Su Ingiltere'ye geldigimden beri yuzlerce defa sasirdigim bir hadisedir, buradaki insanlarin, genci yaslisi demeden AKTIF olmasi.
Ama aktiflik derken gercekten fiziksel anlamda asiri hareketli olmaktan bahsediyorum. Bizim gibi 40'ini gecince sanki merdiven cikmak olduruyormus gibi merdiven yerine asansor kullanan, sabah is yeri servisine binmeye, aksam ayni servisten inmeye alismis, muhtemelen elit bir muhitte yasamiyor ise bir degisiklik yapip kosayim dese birilerinin sozlu veya gozlu tacizine ugramasi cok muhtemel olunca adama Ingilizlerin bu halleri tuhaf geliyor tabi.
Bu hafta yeni is yerime basladim, 2 mil evime, bu 2 mili cycle ediyorum diye cok mutluyken 50'lerinin sonlarinda gorunen Project Manager'in taa Longstanton'dan bisikletle geldigini ogrenince dumur oldum. 10 mil gel 10 mil git gunde 20 mil lan. 36 km yani. Herhalde ben onu yapmaya kalksam aksam eve vardigimda at boku kazir gibi kapidan kazirlardi beni cunku muhtemelen eve vardigimda aynen at boku gibi talas talas dokulurdum.

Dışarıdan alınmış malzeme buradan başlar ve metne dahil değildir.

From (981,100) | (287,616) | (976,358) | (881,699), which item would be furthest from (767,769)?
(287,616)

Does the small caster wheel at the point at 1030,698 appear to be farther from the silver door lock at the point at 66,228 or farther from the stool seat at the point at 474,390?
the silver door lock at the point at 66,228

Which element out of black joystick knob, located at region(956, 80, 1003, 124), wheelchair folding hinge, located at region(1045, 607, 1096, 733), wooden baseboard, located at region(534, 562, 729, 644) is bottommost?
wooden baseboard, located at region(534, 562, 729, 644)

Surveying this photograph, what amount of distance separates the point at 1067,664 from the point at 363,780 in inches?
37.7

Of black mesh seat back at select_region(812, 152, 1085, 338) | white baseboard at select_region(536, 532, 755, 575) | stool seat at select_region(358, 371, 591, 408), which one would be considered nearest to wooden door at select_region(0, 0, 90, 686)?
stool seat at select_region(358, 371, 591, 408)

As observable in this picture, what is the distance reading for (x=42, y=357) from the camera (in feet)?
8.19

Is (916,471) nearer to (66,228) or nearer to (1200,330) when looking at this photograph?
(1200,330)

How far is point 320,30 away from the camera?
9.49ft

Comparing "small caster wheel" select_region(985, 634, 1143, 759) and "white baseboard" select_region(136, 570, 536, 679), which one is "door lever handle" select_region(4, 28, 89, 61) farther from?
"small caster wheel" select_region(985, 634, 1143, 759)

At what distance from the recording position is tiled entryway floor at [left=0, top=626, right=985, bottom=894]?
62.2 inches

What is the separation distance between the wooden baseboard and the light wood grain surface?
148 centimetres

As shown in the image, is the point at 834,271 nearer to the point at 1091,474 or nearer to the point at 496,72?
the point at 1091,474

Sonra dedim tevekkeli degil, pezevenk her gun ofisin ortasinda uzun bir torenle, ayin yapar gibi giyiniyor, yesil reflektorlu kiyafetlerini, ayaklardan basa kadar. Giyinmesi 10 dk suruyor...
Gercekten hayranim bu adamlarin bedenlerini bu sekilde tepe tepe kullanmalarina. Kaslara, eklemlere hayda breh! Oysa biz Turkiye'de en cok sindirim ve bosaltim sistemimizi kullaniyoruz. Ne zaman yabanci bir arkadas bize misafirlige gelse sok oluyor, yemek bitmiyor cunku sofradan kalkinca. Bir kere yabancilarda sofraya oyle kocaman tencere veya servis kaplari getirme huyu yok. Tabaga yemek konulup oyle geliyor. Bizde oyle mi? Kocaman kocaman uzun servis tabaklarinda pilavlar dolmalar. Ayol 1 cesit main ile yiyor adamlar aksam yemeklerini be. Biz de kurusu, islagi, salatasi, atistirmaligi, hobarey!
Ayrica diyorum ya: YEMEK SOFRADAN KALKINCA BITMIYOR!
Yemek bitiyor tatli, tatli bitiyor meyve, hadi sonra cay, cayin yaninda cerez, bitmeyen bir ogutme seruvenidir bizi yastik gibi popolara ulastiran!